Check the listing below for lines that hold "Guide". How many are there? Please give only the number.

Exercise materials —
• • • • •

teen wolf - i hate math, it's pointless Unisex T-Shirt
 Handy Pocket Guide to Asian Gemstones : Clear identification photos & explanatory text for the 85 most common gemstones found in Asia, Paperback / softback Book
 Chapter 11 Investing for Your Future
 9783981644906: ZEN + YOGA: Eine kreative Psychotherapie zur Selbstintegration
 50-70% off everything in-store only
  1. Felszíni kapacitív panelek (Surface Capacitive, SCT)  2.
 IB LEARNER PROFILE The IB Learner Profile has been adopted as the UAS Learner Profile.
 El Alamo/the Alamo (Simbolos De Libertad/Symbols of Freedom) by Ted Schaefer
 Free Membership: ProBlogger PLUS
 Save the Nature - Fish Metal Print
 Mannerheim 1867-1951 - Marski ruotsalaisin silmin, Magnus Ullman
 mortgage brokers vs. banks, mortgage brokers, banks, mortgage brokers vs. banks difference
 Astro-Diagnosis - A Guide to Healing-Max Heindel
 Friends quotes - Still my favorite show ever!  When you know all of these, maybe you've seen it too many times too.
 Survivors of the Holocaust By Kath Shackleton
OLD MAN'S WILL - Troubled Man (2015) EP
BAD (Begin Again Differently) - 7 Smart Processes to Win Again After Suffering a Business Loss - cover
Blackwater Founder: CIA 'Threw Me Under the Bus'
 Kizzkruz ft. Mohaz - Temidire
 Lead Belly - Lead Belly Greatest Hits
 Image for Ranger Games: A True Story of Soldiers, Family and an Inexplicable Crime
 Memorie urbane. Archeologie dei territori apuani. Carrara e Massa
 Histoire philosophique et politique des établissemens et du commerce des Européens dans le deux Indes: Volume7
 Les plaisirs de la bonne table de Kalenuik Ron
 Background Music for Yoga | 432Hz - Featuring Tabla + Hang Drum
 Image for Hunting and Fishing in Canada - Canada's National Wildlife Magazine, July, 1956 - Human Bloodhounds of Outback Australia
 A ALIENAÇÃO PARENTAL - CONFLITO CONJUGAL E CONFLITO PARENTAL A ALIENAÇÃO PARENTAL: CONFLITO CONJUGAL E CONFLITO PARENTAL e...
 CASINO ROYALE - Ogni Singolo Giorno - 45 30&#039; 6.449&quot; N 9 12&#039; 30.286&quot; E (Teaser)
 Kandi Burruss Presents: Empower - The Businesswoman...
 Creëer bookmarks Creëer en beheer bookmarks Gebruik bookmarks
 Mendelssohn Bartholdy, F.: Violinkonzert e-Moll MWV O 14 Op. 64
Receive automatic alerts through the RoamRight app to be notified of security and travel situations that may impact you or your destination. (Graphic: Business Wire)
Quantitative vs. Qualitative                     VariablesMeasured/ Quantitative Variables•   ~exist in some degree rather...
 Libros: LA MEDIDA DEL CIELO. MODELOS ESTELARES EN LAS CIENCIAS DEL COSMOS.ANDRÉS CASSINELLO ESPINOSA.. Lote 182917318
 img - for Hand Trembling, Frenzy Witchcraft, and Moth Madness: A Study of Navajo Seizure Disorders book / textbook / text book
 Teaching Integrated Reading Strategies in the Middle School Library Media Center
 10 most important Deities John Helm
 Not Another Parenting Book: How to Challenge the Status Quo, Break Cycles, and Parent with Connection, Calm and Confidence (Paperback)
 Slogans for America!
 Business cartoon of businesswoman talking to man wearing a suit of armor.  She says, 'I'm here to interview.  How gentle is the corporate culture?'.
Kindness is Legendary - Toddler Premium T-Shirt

• • • • •

Reply —
2